(Given text)
'''

Steven W. Mosher, president of the Population Research Institute, has written a book that is brutally truthful and brutally hard to read. It should be: it’s about the most brutal of government policies, China’s one-child policy.
Written in the first person, Mosher writes as “Chi An,” a young woman he first met in 1980. While he has changed certain facts and names in order to protect the woman he gives voice to, the story of her life in China is intimately true.
Chi An’s life begins in 1949 or so – because she was a girl, there was no celebration of her birth, and her mother did not bother to note the exact date. She grew up with two brothers, enjoying a loving childhood with a father who doted on her. Her professor-father shielded his family from the most difficult issues of the time: the gradual disintegration of liberty under the rising Communist regime. With her father’s untimely death, the family struggles to survive, nearly starving to death in the early 1960s, due to harsh government control of food distribution.
Chi An decided to go into nursing, and at the age of 16, performed her first abortion. It would be the first of countless abortions she would perform.

'''

(Data provided)
'''

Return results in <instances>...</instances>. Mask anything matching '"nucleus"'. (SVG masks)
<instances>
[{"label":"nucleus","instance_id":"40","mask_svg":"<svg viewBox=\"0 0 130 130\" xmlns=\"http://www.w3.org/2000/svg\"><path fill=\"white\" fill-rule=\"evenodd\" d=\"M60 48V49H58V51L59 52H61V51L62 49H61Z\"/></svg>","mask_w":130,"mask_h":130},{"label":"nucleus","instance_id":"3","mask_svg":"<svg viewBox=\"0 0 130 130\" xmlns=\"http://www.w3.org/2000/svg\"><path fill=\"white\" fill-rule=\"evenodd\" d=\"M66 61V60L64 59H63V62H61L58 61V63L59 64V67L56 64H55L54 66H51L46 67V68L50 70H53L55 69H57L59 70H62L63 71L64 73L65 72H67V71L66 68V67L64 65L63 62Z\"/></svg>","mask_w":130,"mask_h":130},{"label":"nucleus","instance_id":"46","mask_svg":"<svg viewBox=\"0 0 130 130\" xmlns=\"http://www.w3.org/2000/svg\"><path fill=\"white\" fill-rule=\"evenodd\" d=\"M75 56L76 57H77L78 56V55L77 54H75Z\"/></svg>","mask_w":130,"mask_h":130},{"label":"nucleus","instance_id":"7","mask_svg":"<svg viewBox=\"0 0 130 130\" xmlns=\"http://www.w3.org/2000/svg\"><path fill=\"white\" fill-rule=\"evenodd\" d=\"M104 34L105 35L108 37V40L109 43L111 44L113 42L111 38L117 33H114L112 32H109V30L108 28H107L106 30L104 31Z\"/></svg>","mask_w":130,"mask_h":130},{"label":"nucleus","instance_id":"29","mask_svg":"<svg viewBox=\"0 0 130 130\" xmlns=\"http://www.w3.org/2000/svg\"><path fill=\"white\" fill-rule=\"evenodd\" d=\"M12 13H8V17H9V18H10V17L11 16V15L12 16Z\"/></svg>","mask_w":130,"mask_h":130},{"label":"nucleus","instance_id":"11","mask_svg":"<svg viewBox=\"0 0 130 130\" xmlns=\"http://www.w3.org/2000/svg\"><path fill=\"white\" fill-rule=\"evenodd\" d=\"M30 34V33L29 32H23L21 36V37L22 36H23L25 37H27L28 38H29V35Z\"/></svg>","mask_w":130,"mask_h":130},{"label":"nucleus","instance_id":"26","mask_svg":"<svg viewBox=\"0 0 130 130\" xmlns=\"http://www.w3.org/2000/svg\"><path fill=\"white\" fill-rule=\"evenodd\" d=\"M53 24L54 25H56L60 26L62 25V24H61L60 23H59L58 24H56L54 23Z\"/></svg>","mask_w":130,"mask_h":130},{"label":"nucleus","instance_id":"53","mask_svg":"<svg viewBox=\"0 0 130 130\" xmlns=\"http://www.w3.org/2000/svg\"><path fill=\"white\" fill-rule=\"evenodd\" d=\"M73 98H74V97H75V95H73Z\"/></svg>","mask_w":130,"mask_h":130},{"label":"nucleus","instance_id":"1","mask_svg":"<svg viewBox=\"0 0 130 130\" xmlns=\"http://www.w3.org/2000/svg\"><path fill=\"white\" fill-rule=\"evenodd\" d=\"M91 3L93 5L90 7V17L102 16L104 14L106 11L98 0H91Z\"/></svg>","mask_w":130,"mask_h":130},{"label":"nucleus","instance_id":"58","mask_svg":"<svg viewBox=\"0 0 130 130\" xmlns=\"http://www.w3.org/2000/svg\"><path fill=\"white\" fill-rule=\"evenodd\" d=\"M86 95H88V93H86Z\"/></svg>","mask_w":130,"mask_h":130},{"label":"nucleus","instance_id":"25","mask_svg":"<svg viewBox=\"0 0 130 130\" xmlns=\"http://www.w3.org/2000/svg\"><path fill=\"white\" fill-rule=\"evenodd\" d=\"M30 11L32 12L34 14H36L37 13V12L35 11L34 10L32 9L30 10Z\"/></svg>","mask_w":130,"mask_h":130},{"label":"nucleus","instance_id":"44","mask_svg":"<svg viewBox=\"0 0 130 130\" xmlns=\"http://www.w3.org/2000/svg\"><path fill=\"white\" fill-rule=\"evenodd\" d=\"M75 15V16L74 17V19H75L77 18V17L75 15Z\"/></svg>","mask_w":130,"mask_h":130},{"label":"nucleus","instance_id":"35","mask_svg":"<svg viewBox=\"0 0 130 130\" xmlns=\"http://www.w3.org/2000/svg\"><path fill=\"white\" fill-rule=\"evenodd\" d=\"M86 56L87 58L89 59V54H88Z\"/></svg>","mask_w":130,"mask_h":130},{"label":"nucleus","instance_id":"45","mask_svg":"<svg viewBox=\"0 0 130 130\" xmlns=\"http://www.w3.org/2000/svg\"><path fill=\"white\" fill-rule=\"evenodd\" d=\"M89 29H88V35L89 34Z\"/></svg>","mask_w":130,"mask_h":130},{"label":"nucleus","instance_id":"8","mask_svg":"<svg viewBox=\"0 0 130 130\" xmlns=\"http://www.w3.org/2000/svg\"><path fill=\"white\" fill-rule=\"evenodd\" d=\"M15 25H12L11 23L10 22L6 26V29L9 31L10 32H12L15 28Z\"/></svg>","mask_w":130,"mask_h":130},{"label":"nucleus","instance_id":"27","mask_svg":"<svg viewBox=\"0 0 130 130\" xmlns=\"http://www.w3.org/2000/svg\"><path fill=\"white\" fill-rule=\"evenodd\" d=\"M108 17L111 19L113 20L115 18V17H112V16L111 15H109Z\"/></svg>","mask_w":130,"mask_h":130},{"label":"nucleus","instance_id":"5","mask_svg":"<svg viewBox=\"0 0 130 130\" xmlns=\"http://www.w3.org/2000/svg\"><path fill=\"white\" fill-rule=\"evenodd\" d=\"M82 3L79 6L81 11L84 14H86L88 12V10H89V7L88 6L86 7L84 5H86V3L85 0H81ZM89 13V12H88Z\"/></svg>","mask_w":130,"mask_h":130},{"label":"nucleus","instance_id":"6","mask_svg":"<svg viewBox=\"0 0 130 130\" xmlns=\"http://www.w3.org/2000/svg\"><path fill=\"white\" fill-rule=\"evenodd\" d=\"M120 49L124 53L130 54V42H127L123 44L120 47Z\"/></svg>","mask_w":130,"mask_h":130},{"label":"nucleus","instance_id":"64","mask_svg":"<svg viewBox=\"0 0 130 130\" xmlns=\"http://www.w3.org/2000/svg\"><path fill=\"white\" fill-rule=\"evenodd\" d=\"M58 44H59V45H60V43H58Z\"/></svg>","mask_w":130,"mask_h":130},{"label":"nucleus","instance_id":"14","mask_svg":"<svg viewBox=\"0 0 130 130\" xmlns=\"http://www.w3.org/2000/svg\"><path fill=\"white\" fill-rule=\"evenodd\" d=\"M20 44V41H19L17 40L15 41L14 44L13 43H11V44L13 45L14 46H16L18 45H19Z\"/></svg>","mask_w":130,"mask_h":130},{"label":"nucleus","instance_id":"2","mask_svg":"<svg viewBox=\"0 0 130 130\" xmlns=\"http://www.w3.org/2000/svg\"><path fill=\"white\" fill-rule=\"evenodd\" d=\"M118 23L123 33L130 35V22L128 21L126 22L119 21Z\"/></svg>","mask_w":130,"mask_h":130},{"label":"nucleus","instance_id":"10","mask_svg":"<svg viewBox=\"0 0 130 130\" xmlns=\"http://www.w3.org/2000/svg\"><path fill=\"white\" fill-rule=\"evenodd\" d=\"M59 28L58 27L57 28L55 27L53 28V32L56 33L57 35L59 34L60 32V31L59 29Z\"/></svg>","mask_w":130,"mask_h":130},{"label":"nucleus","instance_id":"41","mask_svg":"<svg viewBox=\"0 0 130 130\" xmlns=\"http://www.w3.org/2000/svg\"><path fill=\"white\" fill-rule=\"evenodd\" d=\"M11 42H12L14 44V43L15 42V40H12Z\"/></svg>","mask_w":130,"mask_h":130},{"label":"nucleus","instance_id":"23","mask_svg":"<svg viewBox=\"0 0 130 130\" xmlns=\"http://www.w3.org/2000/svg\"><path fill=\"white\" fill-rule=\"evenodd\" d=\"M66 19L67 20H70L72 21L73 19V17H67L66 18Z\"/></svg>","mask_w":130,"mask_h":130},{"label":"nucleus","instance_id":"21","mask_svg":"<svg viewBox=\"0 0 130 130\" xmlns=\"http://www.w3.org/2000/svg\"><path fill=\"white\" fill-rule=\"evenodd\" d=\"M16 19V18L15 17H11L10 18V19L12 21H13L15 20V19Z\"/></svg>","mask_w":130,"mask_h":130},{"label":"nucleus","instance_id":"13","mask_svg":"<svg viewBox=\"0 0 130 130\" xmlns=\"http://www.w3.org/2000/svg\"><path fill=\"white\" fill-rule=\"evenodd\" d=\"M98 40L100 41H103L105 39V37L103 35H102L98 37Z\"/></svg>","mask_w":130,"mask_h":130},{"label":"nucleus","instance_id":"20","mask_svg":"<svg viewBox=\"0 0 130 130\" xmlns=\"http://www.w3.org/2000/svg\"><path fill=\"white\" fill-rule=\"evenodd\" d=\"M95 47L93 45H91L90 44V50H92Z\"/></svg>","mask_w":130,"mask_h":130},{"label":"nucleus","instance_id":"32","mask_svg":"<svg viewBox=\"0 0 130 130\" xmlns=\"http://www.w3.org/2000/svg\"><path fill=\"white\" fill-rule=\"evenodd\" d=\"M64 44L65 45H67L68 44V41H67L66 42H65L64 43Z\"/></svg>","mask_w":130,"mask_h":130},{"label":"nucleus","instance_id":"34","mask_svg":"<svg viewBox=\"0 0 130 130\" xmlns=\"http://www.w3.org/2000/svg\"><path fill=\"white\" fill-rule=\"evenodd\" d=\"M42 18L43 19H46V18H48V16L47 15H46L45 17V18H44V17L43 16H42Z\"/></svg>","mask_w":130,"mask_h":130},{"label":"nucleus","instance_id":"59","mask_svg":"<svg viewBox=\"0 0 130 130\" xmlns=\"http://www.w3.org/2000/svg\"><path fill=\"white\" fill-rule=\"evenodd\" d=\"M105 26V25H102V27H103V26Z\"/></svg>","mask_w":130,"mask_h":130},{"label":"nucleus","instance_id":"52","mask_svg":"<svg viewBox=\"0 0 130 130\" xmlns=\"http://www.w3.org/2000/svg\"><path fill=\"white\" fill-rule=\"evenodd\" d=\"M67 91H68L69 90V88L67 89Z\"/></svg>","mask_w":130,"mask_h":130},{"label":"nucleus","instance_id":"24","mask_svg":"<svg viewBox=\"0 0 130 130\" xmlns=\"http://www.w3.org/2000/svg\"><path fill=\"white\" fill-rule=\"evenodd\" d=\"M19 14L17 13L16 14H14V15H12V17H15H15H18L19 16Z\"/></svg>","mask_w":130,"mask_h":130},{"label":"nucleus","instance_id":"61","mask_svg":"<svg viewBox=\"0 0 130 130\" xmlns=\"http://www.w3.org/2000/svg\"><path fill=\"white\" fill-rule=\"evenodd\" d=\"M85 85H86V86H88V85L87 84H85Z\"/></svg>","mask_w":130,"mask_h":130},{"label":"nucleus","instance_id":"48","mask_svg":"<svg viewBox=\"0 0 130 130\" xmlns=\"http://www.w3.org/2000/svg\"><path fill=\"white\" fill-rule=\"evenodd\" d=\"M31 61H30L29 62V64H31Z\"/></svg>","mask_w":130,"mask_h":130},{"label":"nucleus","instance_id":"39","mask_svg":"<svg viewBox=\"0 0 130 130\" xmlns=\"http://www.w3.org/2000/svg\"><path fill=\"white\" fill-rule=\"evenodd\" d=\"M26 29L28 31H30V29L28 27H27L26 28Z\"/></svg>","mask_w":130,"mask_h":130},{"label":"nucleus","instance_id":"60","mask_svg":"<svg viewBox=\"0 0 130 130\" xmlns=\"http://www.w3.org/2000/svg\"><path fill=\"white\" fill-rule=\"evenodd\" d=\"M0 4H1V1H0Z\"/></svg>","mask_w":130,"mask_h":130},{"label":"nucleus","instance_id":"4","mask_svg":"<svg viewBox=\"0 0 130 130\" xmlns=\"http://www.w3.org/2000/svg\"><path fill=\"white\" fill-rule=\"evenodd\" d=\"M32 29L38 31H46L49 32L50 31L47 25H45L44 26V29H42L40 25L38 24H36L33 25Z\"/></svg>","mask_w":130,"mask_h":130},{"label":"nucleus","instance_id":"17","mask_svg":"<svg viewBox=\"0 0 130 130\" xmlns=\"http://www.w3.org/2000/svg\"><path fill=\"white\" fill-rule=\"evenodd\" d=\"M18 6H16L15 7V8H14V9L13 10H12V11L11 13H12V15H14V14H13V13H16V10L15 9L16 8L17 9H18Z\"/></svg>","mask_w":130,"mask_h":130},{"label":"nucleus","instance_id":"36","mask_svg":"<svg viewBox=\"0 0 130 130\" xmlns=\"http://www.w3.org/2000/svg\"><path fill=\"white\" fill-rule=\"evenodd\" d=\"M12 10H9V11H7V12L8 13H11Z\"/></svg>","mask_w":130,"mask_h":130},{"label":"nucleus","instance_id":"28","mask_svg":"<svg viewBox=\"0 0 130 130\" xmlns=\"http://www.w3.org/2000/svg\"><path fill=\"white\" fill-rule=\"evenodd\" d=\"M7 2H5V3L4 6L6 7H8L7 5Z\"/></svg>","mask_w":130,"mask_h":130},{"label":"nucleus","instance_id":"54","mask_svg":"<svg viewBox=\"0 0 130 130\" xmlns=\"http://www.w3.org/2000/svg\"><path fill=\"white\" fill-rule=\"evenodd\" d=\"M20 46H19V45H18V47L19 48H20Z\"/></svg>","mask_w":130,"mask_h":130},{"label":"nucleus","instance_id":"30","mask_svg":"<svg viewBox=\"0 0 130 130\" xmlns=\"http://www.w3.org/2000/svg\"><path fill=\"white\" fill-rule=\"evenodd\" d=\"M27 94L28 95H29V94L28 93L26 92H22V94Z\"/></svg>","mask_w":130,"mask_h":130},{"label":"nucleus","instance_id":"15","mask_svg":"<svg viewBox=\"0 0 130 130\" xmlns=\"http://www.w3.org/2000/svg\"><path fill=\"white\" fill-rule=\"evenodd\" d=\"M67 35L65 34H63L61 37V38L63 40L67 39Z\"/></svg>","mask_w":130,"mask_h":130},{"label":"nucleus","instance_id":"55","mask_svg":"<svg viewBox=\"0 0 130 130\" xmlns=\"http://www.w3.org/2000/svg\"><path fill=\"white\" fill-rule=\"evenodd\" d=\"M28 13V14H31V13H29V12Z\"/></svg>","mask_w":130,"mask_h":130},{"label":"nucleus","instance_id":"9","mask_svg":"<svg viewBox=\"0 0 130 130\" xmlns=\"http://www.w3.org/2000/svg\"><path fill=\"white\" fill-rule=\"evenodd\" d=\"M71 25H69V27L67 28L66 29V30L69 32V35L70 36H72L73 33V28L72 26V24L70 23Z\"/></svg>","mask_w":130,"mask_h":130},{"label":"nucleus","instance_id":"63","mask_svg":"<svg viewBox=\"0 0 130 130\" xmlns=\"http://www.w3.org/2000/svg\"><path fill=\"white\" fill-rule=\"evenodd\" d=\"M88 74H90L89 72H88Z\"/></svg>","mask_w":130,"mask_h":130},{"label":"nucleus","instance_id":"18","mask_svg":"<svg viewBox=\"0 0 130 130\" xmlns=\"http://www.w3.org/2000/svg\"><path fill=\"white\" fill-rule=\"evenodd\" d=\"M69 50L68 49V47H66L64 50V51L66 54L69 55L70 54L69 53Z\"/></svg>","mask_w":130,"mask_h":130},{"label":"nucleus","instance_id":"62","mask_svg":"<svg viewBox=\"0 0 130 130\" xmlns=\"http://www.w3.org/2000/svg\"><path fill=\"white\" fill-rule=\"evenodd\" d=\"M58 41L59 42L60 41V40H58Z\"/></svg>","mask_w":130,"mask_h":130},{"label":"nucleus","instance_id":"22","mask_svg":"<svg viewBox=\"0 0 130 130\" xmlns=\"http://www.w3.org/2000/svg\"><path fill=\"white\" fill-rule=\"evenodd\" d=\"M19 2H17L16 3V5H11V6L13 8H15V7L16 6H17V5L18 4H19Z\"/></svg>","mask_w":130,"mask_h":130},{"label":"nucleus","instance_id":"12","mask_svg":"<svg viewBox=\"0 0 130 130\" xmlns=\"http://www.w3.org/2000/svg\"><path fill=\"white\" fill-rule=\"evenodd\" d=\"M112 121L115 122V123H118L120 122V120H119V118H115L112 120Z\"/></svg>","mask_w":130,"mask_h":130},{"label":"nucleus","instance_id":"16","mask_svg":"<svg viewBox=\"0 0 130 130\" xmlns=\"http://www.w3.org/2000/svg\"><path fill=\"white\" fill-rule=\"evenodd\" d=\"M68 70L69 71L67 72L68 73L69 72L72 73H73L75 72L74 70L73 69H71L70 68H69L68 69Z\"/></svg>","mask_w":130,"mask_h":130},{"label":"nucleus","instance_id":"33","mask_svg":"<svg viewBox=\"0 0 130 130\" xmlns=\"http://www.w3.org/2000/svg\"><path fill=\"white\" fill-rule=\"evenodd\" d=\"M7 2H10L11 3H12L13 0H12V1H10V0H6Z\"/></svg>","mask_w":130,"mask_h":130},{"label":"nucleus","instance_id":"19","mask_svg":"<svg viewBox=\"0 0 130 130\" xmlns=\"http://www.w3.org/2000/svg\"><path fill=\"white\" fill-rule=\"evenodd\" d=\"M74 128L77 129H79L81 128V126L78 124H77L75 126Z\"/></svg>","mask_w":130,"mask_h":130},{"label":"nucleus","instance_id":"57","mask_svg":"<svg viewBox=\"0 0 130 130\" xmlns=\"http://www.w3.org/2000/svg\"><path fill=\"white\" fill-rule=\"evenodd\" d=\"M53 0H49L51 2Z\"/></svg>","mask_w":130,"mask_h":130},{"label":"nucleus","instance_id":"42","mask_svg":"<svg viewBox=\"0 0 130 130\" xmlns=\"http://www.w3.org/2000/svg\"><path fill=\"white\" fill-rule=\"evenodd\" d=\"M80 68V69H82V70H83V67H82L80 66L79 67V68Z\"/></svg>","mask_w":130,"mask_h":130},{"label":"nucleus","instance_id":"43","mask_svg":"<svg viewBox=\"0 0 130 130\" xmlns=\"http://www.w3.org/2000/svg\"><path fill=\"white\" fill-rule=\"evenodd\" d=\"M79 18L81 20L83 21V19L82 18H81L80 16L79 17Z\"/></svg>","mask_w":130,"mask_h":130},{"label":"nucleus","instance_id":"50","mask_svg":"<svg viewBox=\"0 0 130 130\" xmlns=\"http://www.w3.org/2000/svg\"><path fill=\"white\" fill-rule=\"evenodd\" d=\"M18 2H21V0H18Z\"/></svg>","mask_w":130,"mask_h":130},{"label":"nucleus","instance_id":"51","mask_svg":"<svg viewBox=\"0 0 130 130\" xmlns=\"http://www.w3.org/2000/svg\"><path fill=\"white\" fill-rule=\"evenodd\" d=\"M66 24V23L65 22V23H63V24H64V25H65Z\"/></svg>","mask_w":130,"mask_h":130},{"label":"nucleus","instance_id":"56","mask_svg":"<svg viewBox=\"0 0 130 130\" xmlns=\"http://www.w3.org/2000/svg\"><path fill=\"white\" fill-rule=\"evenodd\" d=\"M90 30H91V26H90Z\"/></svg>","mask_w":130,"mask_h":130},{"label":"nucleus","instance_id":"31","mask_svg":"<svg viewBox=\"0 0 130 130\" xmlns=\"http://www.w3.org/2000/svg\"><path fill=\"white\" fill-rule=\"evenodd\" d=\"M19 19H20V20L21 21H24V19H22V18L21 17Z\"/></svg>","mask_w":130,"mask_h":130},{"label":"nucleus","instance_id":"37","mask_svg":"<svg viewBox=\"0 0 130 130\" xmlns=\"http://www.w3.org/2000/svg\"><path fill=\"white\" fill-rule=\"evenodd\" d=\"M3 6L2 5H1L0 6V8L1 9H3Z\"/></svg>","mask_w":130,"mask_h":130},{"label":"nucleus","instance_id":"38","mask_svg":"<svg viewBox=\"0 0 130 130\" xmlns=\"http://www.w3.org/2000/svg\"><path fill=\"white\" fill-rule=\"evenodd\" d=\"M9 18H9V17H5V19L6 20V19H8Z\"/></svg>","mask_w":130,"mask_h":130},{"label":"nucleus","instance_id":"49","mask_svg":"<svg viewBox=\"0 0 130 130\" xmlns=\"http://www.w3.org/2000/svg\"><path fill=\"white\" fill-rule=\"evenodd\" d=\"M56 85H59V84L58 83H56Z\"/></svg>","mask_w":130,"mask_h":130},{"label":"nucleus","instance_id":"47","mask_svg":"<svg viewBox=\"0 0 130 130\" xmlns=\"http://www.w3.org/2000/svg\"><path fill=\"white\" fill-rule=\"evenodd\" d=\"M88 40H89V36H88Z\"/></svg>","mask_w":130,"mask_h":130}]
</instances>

'''

(Jobs)
[1] In the book review, what nearly caused Chi An's family to starve in the early 1960s?
[2] Print the passage of the book review between "Chi An’s life" and "of food distribution.", inclusive.
Rely only on the book review, not on the material.

(Answers to the exercise)
[1] Harsh government control of food distribution.

[2]
Chi An’s life begins in 1949 or so – because she was a girl, there was no celebration of her birth, and her mother did not bother to note the exact date. She grew up with two brothers, enjoying a loving childhood with a father who doted on her. Her professor-father shielded his family from the most difficult issues of the time: the gradual disintegration of liberty under the rising Communist regime. With her father’s untimely death, the family struggles to survive, nearly starving to death in the early 1960s, due to harsh government control of food distribution.